* **Deine Aufgaben**:
a) Beantworte zum Interview über die Musik von Kreisky diese Fragen:
(i) Welches Wort fiel dem Musiker in einer Pause ein?
(ii) Mit welchem Musiker wird die Art der „Kreisky“-Musik verglichen?
(iii) Was interessiert den Musiker vor allem?
b) Führe das Interview über die Musik von Kreisky nach seinem letzten Satz weiter.

* **Ausgewählte Textstelle**:
☆ ☆ ☆

Textfassungen gab es von Ihnen aber schon vorher?
Ein paar Fetzen, einige Ideen, also ein grobes Grundgerüst. Aber durch das Miteinander entstehen dann spontane Schwingungen. Ein Text zum Beispiel war mir zu platt, in einer Pause fiel mir dann das Wort „Arschloch“ein. Jetzt, mit diesem Wort, passt das Lied.
Die „Kreisky“-Musik ist geschmeidiger geworden, die Texte sind aber nach wie vor bitterböse. Ähnlich wie bei Randy Newman: süße Hülle, galliger Kern. Abgesehen davon, dass wir nicht süß sind, ist das ein riesiges Kompliment. Danke schön! Aber eigentlich bin ich immer erstaunt, dass wir als so bitterböse eingestuft werden. Auch bei der Instrumentierung. „Schreiende Gitarren“, schreiben die Rezensenten. Und ich denk mir: Wo sind denn da schreiende Gitarren?
Aber der große Kuschelbär ist der Franz Wenzl nicht. Eigentlich schon. Ab und zu lasse ich mich halt zu Gemeinheiten hinreißen. Und ich spiele gerne mit doppelten Böden, sonst wär’s ja fad. Vor allem die Graubereiche interessieren mich.
„Saalbach-Hinterglemm“zum Beispiel, eine verstörende Kindheitsreminiszenz, ist eine beinharte Nummer.
Okay, der Song ist echt arg. Wie wichtig ist das Autobiografische in Ihrer Musik? Na ja, ich schreibe keine reine Rollenprosa. Es kommt in meinen Texten schon immer wieder zu Übersteigerungen von Selbsterfahrenem, die dann oft als verstörend erlebt werden. Wenn ich zufrieden in einem Kaffeehaus sitze und ein Buch lese, ist das zwar ein schöner Moment für mich, aber nicht sehr lohnend für einen Text.

☆ ☆ ☆

* **Aufgeführte Einträge**:
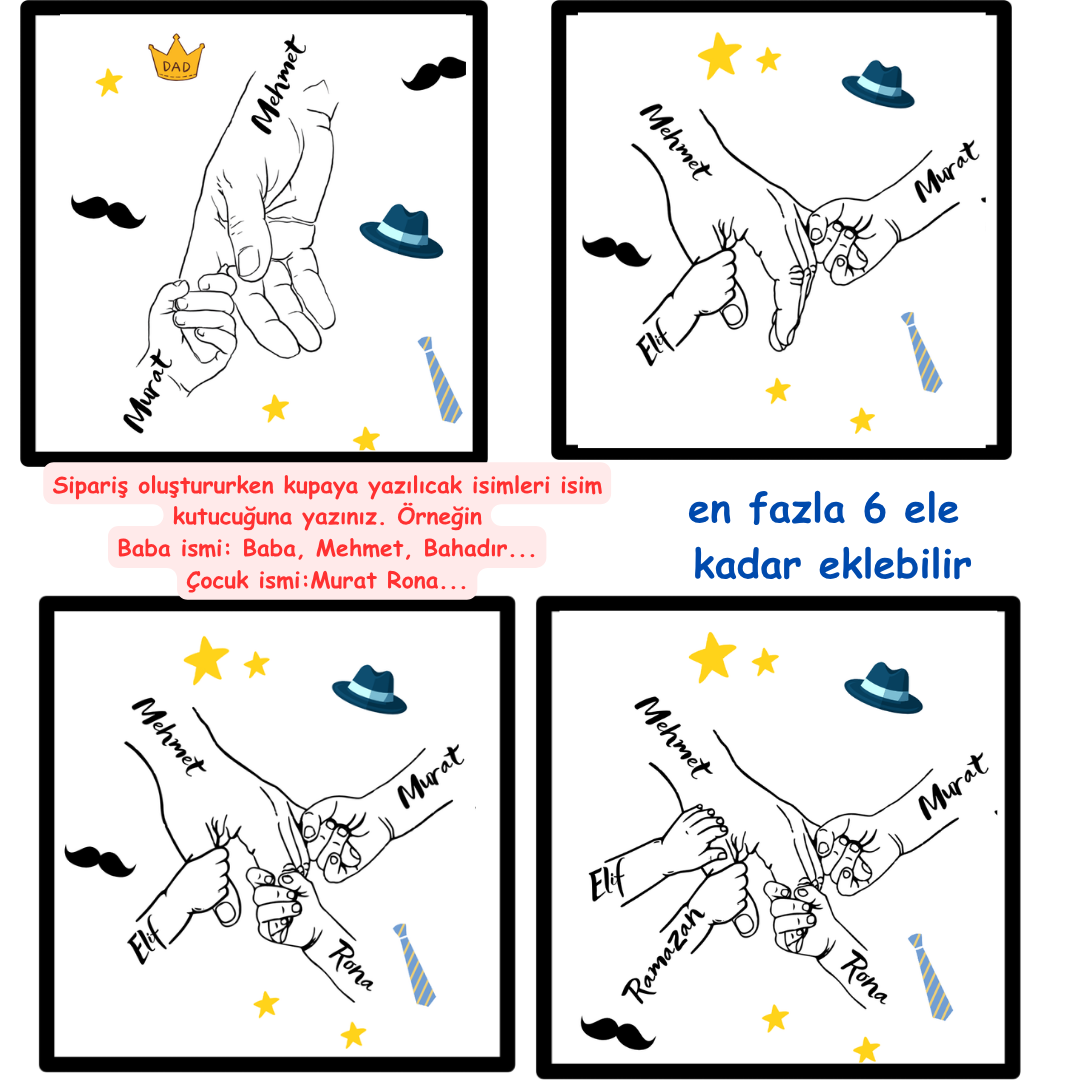 DAD

Mehmet

Murat

Mehmet

Murat

Elif

Sipariş oluştururken kupaya yazılıcak isimleri isim kutucuğuna yazınız. Örneğin
Baba ismi: Baba, Mehmet, Bahadır...
Çocuk ismi:Murat Rona...

en fazla 6 ele kadar eklebilir

Mehmet

Murat

Elif

Rona

Mehmet

Murat

Elif

Ramazan

Rona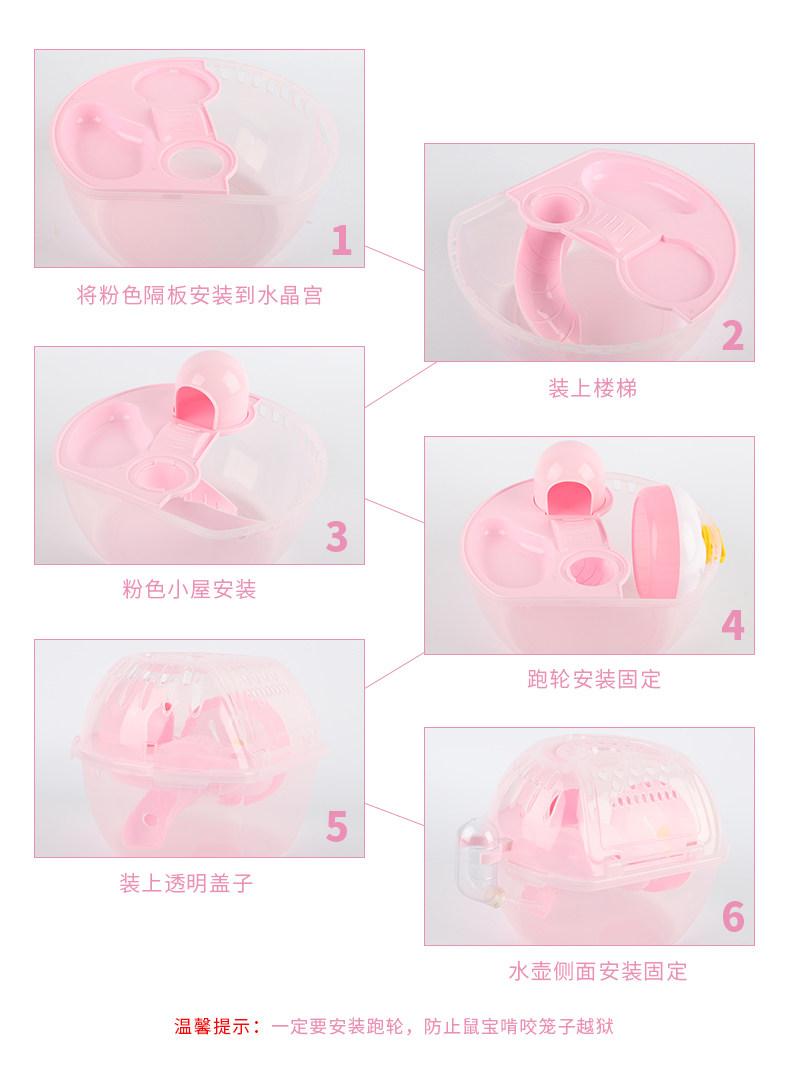 1

将粉色隔板安装到水晶宫

2

装上楼梯

3

粉色小屋安装

4

跑轮安装固定

5

装上透明盖子

6

水壶侧面安装固定

温馨提示：一定要安装跑轮，防止鼠宝啃咬笼子越狱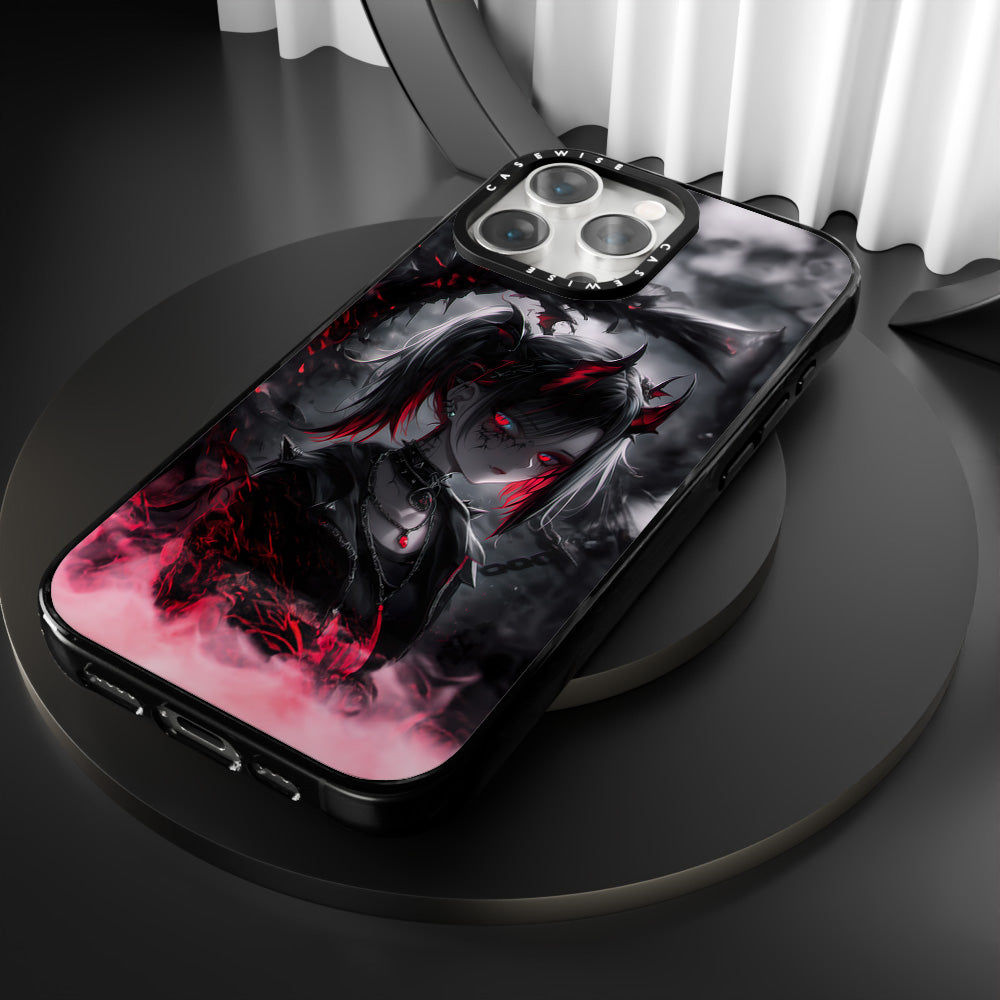 CASEWISE CASEWISE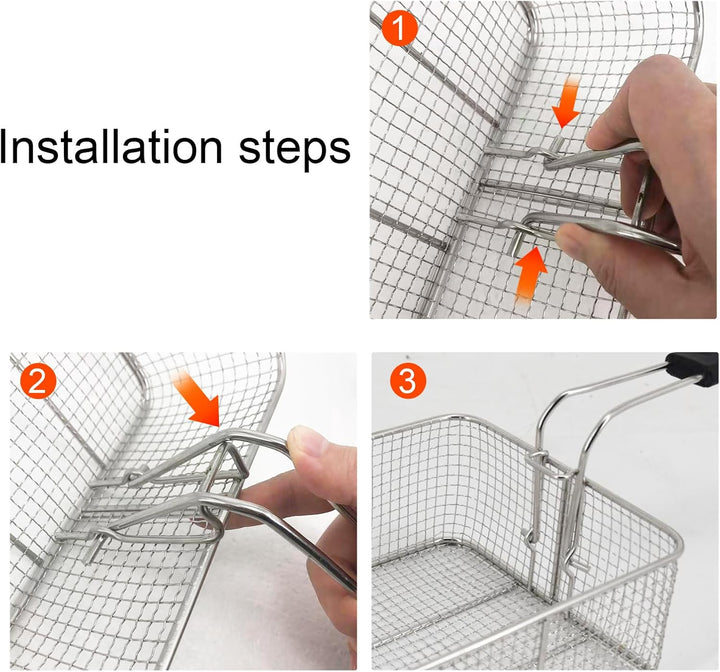 Installation steps

1

2

3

☆ ☆ ☆

* **Lösungen je Aufgabe**:
a)
(i) Das Wort „Arschloch“.
(ii) Mit Randy Newman.
(iii) Die Graubereiche.

b)
Sie sind künstlerisch gesehen eine multiple Persönlichkeit. Einerseits geben Sie den schräghumorigen Austrofred, andererseits den tobenden Kreisky-Sänger. Das Rollenspiel liegt Ihnen schon sehr.
Schimpfen ist schon ein dankbares Thema, obwohl ich ungern schimpfe.
Womit wir eben beim Rollenspiel wären. Und die Doppelbödigkeit Ihrer Kreisky-Rolle besteht ja darin, dass Sie oberflächlich gesehen dem Wutbürger eine Stimme geben, bei genauem Hinhören bekommt aber genau dieser unreflektierte Wutbürger gehörig sein Fett ab. Was die Kritiker nicht alles wissen über mich! Aber ganz Unrecht haben Sie nicht. Dieses ständige Schimpfen bei uns ist natürlich unverhältnismäßig, wenn man sich anschaut, womit andere Menschen in anderen Ländern zu kämpfen haben.
Auf der neuen CD geht es dem polternden Zeitgeist an den Kragen. Was geht Ihnen da so sehr auf den Geist? Man hat den Eindruck, dass einem die Welt, wie man sie kennt, davonschwimmt. Und dieses Entschwinden des Gewohnten ist mit unterschiedlichen Gefühlen verbunden. Mit Angst und Unsicherheit vor allem. Und darüber ärgere ich mich dann, weil ich mir denke: Es gibt ja auch genug Gründe und Argumente, das Neue gutzuheißen. Daraus entsteht dann eine Figur wie im Song „Depp des 20. Jahrhunderts“.